FinCEN notice and consultation for banks: The FinCEN Proposed Rule requires that, before initiating a significant AML/CFT supervisory action under delegated authority, the federal banking agencies must each give FinCEN’s director at least 30 days’ written notice, accompanied by relevant examination workpapers, the draft supervisory report or proposed public enforcement disclosure, and AML/CFT information submitted by the bank. In determining whether to take enforcement or supervisory action or in reviewing a proposed action, FinCEN’s director must consider (1) the four core pillars of an AML/CFT program; (2) whether the bank has advanced the AML/CFT priorities by providing highly useful information to law enforcement authorities or national security officials, conducting proactive analytics, or performing other innovative activities that demonstrate the effectiveness of the bank’s AML/CFT program; and (3) any other factor the director deems appropriate, including the bank’s size, complexity, and risk profile. No similar FinCEN consultation or advance notice framework applies to supervisory or enforcement actions involving other financial institutions.

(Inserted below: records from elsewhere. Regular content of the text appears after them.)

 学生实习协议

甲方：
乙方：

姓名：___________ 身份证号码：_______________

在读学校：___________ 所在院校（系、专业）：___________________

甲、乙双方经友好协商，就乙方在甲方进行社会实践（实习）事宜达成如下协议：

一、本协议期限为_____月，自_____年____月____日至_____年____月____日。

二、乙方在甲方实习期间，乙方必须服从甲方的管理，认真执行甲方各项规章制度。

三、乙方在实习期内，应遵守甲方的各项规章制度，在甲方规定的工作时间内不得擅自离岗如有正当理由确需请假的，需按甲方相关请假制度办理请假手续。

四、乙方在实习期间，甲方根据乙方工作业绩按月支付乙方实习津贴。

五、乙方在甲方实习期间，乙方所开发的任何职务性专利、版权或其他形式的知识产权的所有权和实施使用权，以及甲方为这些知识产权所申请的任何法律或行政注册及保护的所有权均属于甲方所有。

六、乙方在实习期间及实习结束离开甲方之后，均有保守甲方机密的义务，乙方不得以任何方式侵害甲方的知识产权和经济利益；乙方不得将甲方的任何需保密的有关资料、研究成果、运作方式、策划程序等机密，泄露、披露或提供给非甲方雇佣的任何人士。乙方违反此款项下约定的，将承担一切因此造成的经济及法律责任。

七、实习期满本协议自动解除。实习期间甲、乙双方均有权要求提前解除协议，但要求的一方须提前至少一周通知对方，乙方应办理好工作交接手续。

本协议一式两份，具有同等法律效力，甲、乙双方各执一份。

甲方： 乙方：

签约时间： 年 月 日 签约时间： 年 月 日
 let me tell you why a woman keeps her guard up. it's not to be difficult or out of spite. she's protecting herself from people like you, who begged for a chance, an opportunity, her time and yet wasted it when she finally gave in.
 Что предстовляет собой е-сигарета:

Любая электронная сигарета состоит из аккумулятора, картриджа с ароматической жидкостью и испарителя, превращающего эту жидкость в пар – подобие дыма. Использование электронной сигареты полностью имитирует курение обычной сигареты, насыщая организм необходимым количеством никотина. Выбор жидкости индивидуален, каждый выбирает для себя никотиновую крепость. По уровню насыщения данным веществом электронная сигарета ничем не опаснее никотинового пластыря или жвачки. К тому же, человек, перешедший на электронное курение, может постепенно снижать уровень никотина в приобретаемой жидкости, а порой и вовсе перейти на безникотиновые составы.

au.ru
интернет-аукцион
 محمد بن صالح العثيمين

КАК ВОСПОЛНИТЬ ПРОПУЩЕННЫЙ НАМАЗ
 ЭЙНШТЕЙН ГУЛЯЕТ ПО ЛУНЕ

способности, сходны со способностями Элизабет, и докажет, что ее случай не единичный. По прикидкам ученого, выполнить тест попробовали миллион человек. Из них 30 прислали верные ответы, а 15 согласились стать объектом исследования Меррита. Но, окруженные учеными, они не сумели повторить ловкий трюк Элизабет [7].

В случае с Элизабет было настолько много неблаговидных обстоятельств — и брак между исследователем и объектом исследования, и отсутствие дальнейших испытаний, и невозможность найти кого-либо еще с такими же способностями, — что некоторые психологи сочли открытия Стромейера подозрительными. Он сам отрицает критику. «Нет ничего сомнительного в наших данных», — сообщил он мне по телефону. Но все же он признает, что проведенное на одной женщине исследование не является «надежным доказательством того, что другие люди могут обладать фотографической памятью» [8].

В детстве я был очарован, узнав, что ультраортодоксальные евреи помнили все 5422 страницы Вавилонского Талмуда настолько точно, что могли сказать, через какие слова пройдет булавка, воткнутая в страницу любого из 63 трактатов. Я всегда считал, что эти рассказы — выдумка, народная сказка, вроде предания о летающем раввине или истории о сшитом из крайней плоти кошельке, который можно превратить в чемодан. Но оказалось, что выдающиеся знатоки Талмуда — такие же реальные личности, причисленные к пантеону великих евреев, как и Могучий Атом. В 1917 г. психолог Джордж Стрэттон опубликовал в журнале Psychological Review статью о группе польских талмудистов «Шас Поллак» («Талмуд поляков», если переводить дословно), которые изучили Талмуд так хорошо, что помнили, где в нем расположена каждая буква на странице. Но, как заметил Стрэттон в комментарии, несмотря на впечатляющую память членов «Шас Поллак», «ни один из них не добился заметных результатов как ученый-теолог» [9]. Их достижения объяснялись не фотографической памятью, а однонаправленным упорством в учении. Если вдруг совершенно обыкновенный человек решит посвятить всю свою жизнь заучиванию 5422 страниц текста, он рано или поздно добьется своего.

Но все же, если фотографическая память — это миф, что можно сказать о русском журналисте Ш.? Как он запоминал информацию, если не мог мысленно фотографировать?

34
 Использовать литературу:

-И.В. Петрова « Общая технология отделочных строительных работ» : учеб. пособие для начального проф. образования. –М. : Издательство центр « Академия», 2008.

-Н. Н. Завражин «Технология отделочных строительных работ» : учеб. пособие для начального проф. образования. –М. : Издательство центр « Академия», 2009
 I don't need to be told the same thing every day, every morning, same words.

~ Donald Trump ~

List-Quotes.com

The Federal Banking Agencies’ Proposed Rule

The Federal Banking Agencies’ Proposed Rule is designed to align with FinCEN’s Proposed Rule and to eliminate any confusion regarding prior differences in requirements and expectations. The Federal Banking Agencies’ Proposed Rule consolidates various requirements and long-standing expectations into a single written rule. While they generally do not intend to make substantive changes to existing requirements, some new requirements, including that the AML/CFT officer be located in the US, are noteworthy. Like FinCEN’s Proposed Rule, the Federal Banking Agencies’ Proposed Rule adopts a two-pronged framework distinguishing between establishing an AML/CFT program (program design) and maintaining the program (implementation in practice) and identifies achieving effective outcomes as the overarching goal. To that end, the agencies emphasize the importance of appropriate resource allocation – including funds, personnel, and technology – based on the institution’s risk assessment. They also expect more resources to be directed toward higher-risk customers and activities to achieve the purposes of the BSA. Consistent with FinCEN’s approach, a bank with a properly established AML/CFT program would only be subject to enforcement action or significant supervisory action based on the program rule for a “significant or systemic failure” to implement the program – not for isolated, technical, or immaterial deficiencies. The outcome-based rule puts more of the onus on the institutions to effectively identify and manage their risks than check-the-box requirements.

Considerations for financial institutions

While both proposed rules have been described as a sweeping overhaul of the AML/CFT framework, it is not clear whether it will have that effect in practice. As drafted, the proposed rules do not appear to fundamentally change the US AML/CFT regime or materially reduce financial institutions’ compliance burdens. Although it would appear to raise the threshold for AML/CFT supervisory actions – and perhaps enforcement actions – it does not eliminate any BSA obligations, and the standards largely track existing regulatory expectations and guidance. We expect there will be a significant review of the factors considered in risk assessments. But the real significance of the proposed rules will likely turn on how they are applied once they are finalized and implemented.